▶ **Passage**:
- - - -
After the Lindokuhle debacle, Principal Dlamini felt that Gomora Secondary needed something to lift the spirits of the pupils. He came up with the idea of a debating contest. The winner will go on to captain Gomora Secondary as they compete against the whole of Gauteng. This would give the pupils of Gomora the opportunity to prove that affluence — or the lack of it — does not determine intelligence, so said Melusi.

Melusi pushed his son Ntokozo and best friend Teddy into entering the debating contest. Ntokozo attains distinctions with little effort — much like how Usain Bolt won his races —but Teddy is a slow learner, “small brain” according to his mother, Zodwa.

Ntokozo had no desire for debating so he sabotaged himself behind the lectern, much to Principal Dlamini’s ire. Back at home, Melusi punished Ntokozo by making him spend the night in the garage.
- - - -
▶ **Data extract**:
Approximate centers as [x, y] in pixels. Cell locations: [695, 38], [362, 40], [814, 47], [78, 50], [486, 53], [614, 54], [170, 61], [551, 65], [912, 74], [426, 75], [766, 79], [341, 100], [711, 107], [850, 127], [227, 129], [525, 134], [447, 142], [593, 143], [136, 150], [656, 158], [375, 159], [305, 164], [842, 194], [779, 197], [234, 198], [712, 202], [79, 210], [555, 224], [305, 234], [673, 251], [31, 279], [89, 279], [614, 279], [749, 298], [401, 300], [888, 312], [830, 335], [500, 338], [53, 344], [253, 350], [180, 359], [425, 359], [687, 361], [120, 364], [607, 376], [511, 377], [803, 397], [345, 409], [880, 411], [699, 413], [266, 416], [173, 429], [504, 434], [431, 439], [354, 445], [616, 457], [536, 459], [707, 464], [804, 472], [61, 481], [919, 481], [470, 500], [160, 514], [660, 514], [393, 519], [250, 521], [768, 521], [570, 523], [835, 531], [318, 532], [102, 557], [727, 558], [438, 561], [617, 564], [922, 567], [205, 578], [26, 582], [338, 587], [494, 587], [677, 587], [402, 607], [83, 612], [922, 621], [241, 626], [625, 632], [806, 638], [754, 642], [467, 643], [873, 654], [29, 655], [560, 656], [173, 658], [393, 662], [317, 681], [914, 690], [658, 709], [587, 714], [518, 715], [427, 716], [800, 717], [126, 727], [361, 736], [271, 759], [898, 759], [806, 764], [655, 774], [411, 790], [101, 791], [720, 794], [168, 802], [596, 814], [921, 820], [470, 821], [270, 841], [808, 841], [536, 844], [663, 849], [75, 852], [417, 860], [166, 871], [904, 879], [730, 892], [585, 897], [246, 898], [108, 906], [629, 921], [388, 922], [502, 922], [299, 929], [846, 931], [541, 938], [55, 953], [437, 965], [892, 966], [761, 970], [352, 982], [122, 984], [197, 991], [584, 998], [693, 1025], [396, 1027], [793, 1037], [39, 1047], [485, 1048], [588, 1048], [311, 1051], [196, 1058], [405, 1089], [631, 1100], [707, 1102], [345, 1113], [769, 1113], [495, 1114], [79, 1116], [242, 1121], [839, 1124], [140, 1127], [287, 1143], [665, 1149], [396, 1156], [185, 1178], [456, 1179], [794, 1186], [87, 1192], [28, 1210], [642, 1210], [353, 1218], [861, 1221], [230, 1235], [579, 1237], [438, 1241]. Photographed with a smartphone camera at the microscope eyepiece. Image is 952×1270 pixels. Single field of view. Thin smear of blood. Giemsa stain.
- - - -
▶ **Set of tasks**:
1. In the Gomora Secondary passage, how did Melusi punish Ntokozo?
2. Continue the passage about the Gomora Secondary debating contest, starting after its last sentence.
The material has nothing to do with the Gomora Secondary passage.

▶ **Answers provided**:
1. He made Ntokozo spend the night in the garage.

2.
Teddy practiced his debating speech at his mother’s shack. But he did so under difficult conditions. Zodwa constantly reminded him of how unintelligent he was, and he had to beg her for the mobile data necessary for research. Thankfully Gladys loaned him her laptop for research.

Teddy struggles with English language 

On the day of his first debate, Teddy struggled to present his argument; English never loved him and he never loved English. He was teased and laughed at, especially by the intellectually pompous Langa. Aware of his own brilliance, which is backed up by a strong command of the English language, Langa believed that he would romp to victory and become debating captain. After his first presentation, it seemed that Langa would have no meaningful opposition other than dark horse, Tshiamo, who competed splendidly, her inaccurate reference to Zimbabwe’s Shona language notwithstanding.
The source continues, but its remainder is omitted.